Woke in work – Françoise Denan

© Claire David

Le paternalisme industriel

De nombreux historiens s’accordent à mettre en évidence le recul des lois fixées par une entité supérieure. Ils la datent de la Révolution française et de la destitution du roi, qui se justifiait du droit divin. Mais le Nom-du-Père a la vie dure. En témoigne ce qui se produit dans le monde du travail.

À l’époque du capitalisme historique, certaines entreprises, dont la plus fameuse est Michelin, adoptent un véritable paternalisme industriel : clinique Michelin, école Michelin, cité Michelin, coopérative Michelin, association sportive Michelin. Ce qui ressemble à un système familialiste bien-pensant n’en recouvre pas moins un autoritarisme très dur et des conditions de travail réglées par le contremaître, que restitue le témoignage de Simone Weil[1]. Toutefois, le lien social est préservé dans les entreprises, par le biais des syndicats qui s’organisent, et dans les cités ouvrières, grâce à leurs multiples activités.

Vers un capitalisme woke

La donne change avec la financiarisation de l’économie. Dans les années 1980, la « gestion des ressources humaines » remplace les « services du personnel » – en assimilant les travailleurs à une simple composante chiffrable ; elle forclôt le sujet. Le signifiant réduit au chiffre exclut toute possibilité de discours, produisant ce qu’il est convenu aujourd’hui d’appeler une « perte de sens ». La « culture » de l’entreprise se charge de fournir des idéaux susceptibles de fédérer le groupe. Après la célébration du changement (1970), de l’excellence (1980), de la qualité (1990), la responsabilité – citoyenne ou écologique – fait florès au cours des années 2000. En cela, l’entreprise devient un parangon de morale – autant dire une forme du surmoi.

Depuis quelques années, les préoccupations woke dédiées à lutter contre toutes les formes de domination pénètrent à leur tour dans les entreprises. L’obsession identitaire se traduit par le fait que de grands groupes mettent systématiquement en avant « la photo d’un de leurs (rares) salariés de couleur »[2], proposent des formations pour apprendre « à se comporter comme des personnes ‟moins blanches” »[3], mettent leur logo aux couleurs arc-en-ciel du drapeau LGBT, etc.

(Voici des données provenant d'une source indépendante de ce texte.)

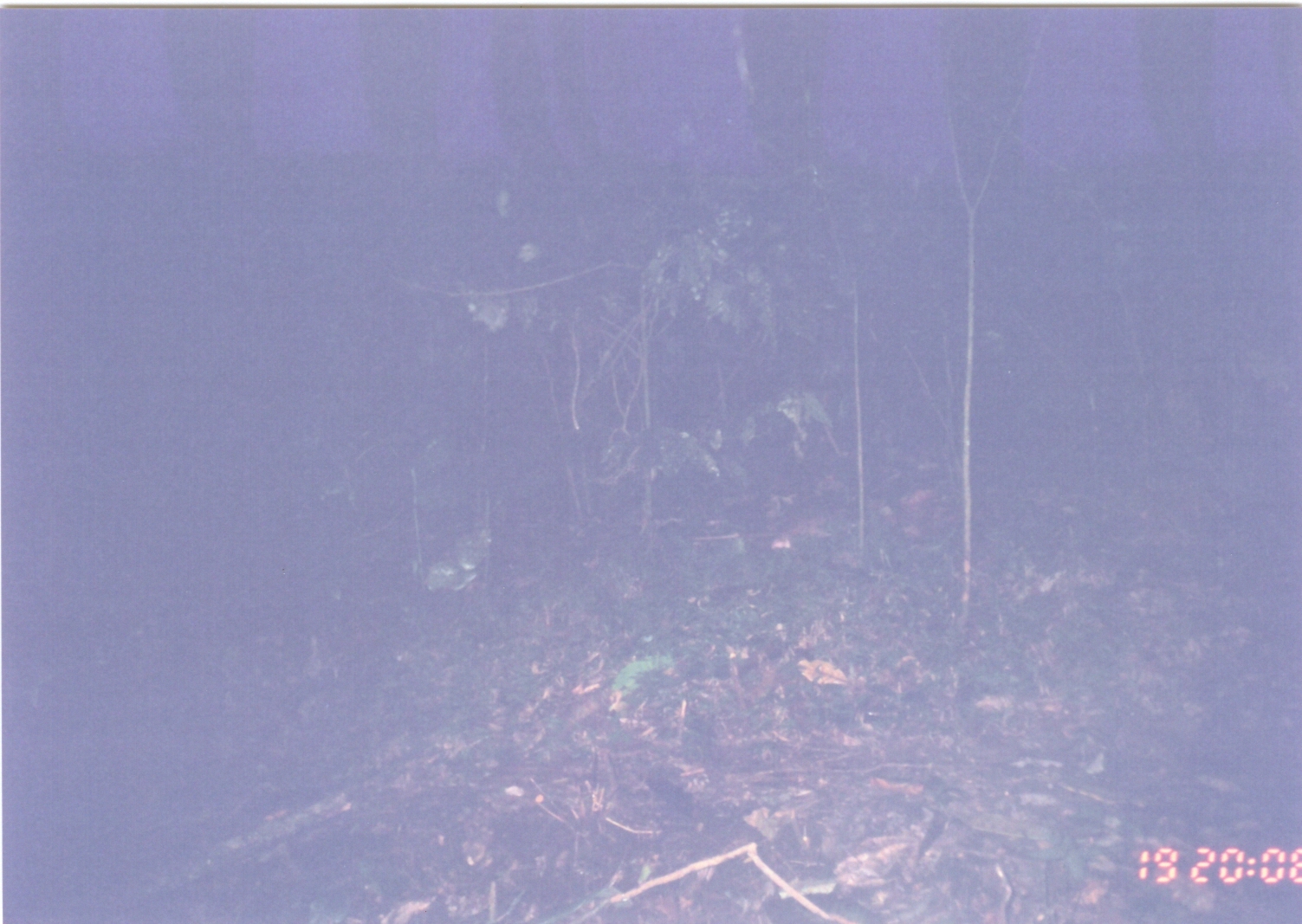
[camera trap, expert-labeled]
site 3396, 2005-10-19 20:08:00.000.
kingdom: Animalia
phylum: Chordata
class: Mammalia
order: Rodentia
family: Nesomyidae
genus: Cricetomys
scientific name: Cricetomys gambianus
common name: african giant pouched rat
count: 1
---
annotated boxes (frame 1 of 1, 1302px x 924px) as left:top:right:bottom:
cricetomys gambianus: 692:493:849:550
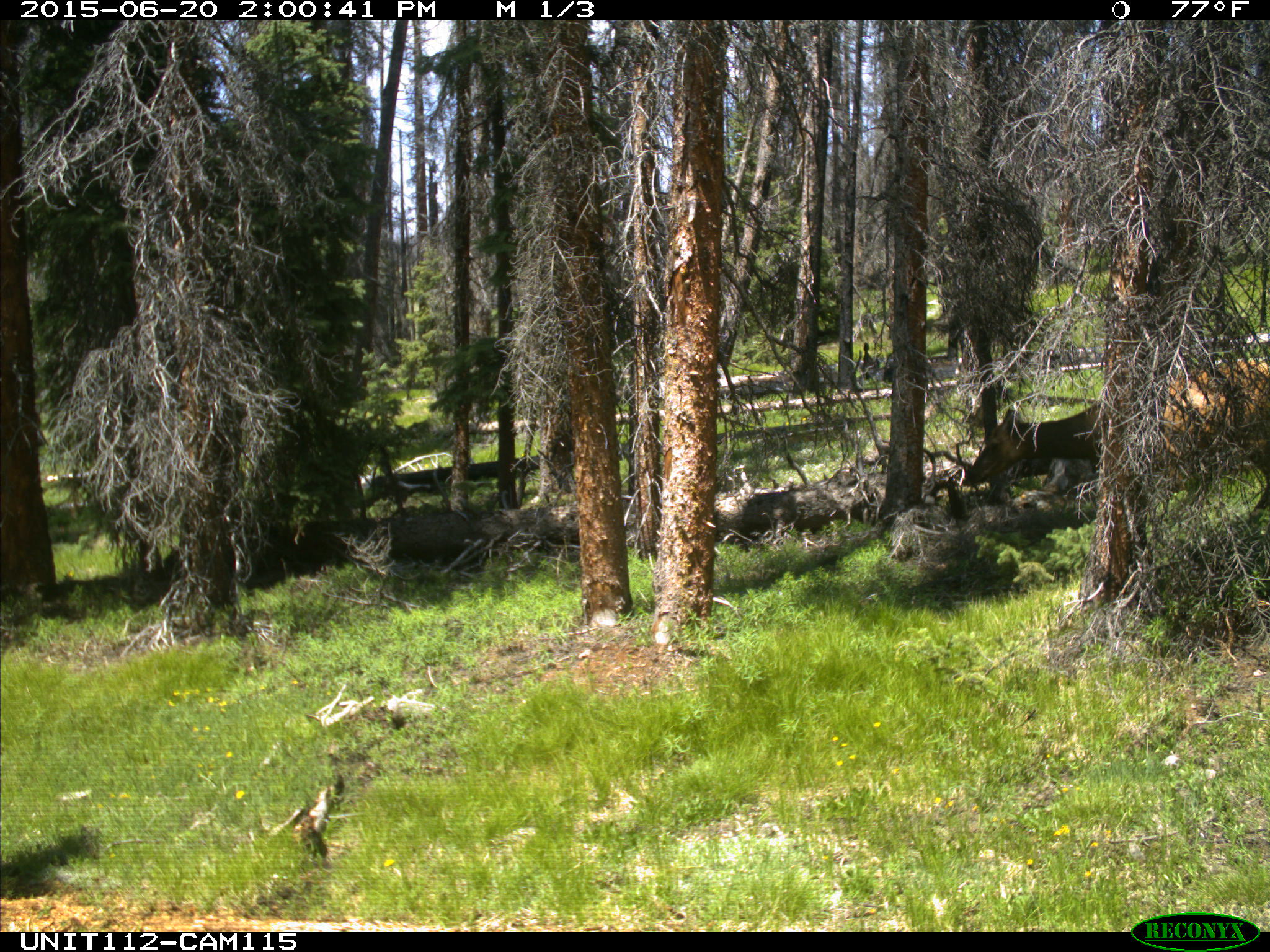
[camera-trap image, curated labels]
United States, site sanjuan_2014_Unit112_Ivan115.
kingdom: Animalia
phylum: Chordata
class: Mammalia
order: Artiodactyla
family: Cervidae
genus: Cervus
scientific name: Cervus elaphus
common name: red deer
Cervus elaphus (red deer).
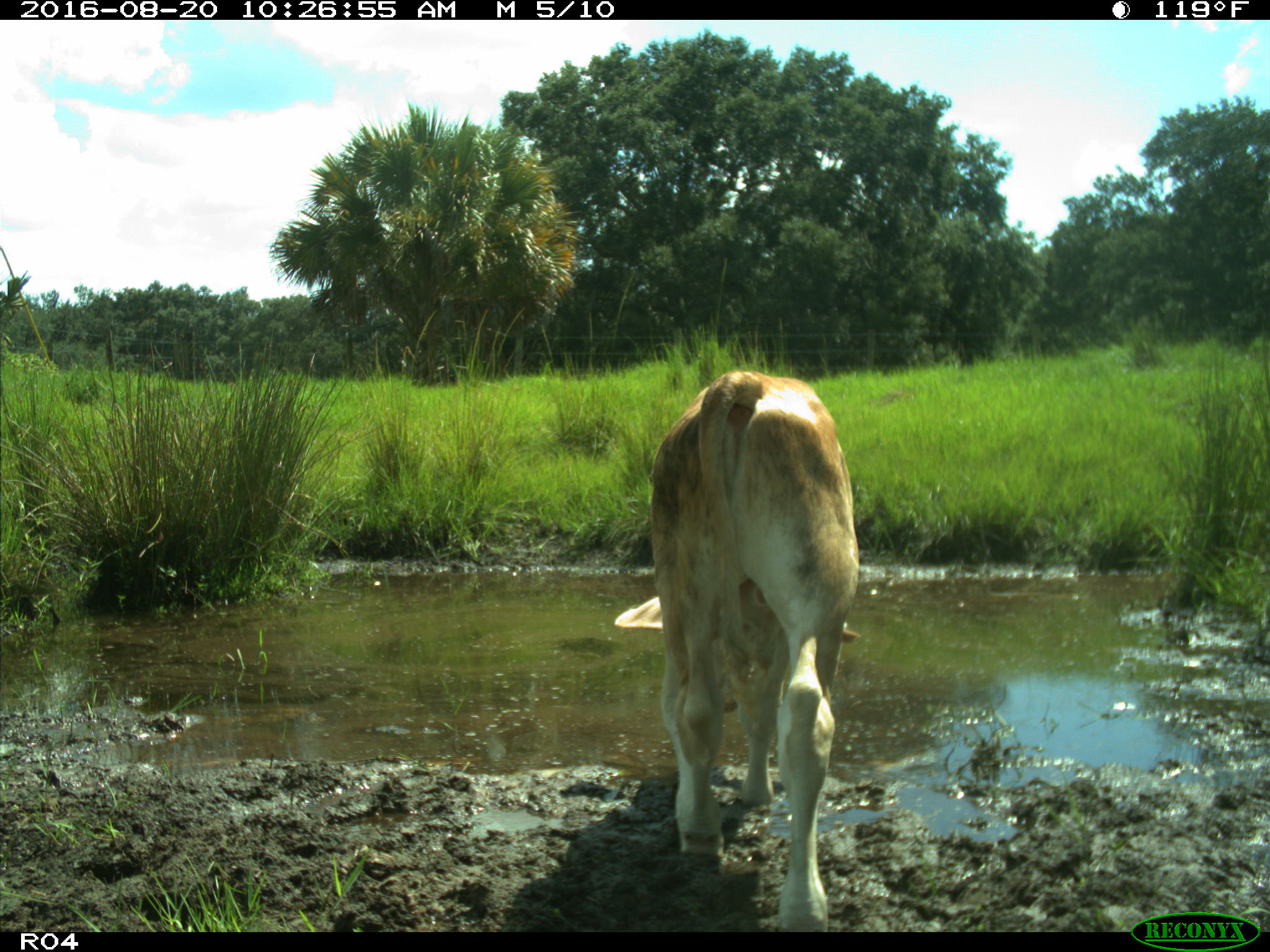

Les idéaux du Père laissent place aux « ressentis » supposés détenir la vérité du moi. Or, si les idéaux cimentent le groupe en permettant le partage d’identifications symboliques[4], les ressentis le fragmentent au contraire. Ils visent, au mieux, une reconnaissance imaginaire de l’identité lourde de ségrégation ; ils fabriquent, au pire, une solitude à plusieurs – celle des safe spaces – où accomplir sa tâche entre mêmes pour se protéger de la jouissance de l’Autre.

Du père au féminin

Le Père est déchu, et avec lui ses prescriptions pour tous. Le wokisme revendique des jouissances plurielles. La psychanalyse s’en oriente également depuis longtemps, à ceci près que pour elle, la « jouissance […] ne connaît […] aucune sociologie ou discrimination »[5]. N’avançons-nous pas vers une déclinaison au un par un, sur le modèle féminin ? « [N]ous entrons dans la grande époque de la féminisation du monde »[6]. Reste à inventer une autre forme de lien social pour l’entreprise, fondée non sur la domination, mais plus horizontale, en réseaux. C’est le travail de chaque Un…

[1] Cf. Weil S., La condition ouvrière, Paris, Gallimard, 1953.
[2] De Guigné A., Le capitalisme woke. Quand l’entreprise dit le bien et le mal, Paris, Presses de la cité, 2022, p. 41.
[3] Ibid., p. 48.
[4] Cf. Freud S., Totem et tabou, Paris, Folio, 2014.
[5] Assef J., Leblanc V., Miller-Rose È. & al., « Le woke face à la psychanalyse », La Cause du désir, n°112, novembre 2022, p. 46.
[6] Miller J.-A., « L’orientation lacanienne. Les us du laps », enseignement prononcé dans le cadre du département de psychanalyse de l’université Paris 8, cours du 26 janvier 2000, inédit.